The Downtown Manhattan office market continues to deteriorate while Midtown continues to improve. This doesn’t surprise anyone who has been watching the the borough’s commercial real estate industry but the increases in fourth quarter vacancy rates are making observers nervous.
The vacancy rate for Class A office space jumped to nearly 11 percent or an increase of nearly 25 percent year-over-year. Class B also showed a 1.2 percent year-over-year increase in vacancies. Midtown on the other hand showed a 2.1 percent decrease in overall vacancy rates between the last quarter of 2010 and 2009.
Class A office space in Midtown showed one of the best improvements with a drop of 2.4 percent over the last year and there is evidence that rents are starting to increase into the triple digits for marquee properties and newer construction. Midtown South showed even better numbers with class A vacancies under 9 percent and the lowest rates of any section of Manhattan with 9.1 percent.
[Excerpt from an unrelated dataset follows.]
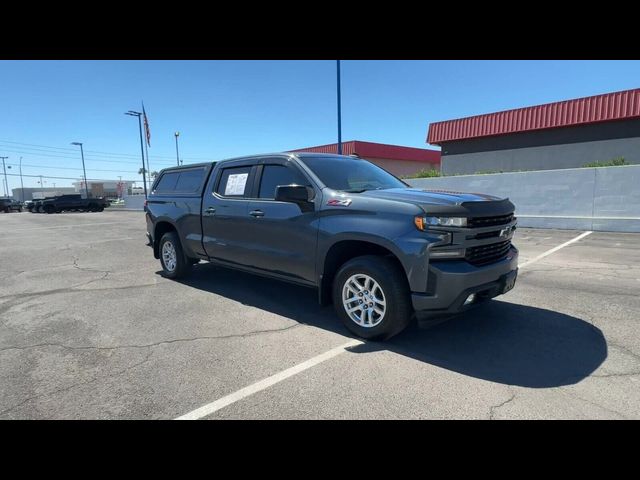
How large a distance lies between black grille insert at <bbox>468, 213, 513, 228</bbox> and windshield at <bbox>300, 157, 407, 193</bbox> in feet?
4.14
Some of the increases downtown can be tied to the former headquarters of Goldman Sachs at 85 Broad Street. The company recently left the building and as a result, more than 1 more square feet of space entered the market. Additionally there is still leftover space from financial firms that consolidated or were taken over by other companies and left large blocks of vacant space in their wake.
The office market will recover once the private sector begins adding jobs in meaningful amounts and last week the lowest number of new jobless claims in two years were reported. Manhattan’s financial sector has the most to gain as better market performance will spur hiring and these companies tend to be big users of space throughout all markets of Manhattan.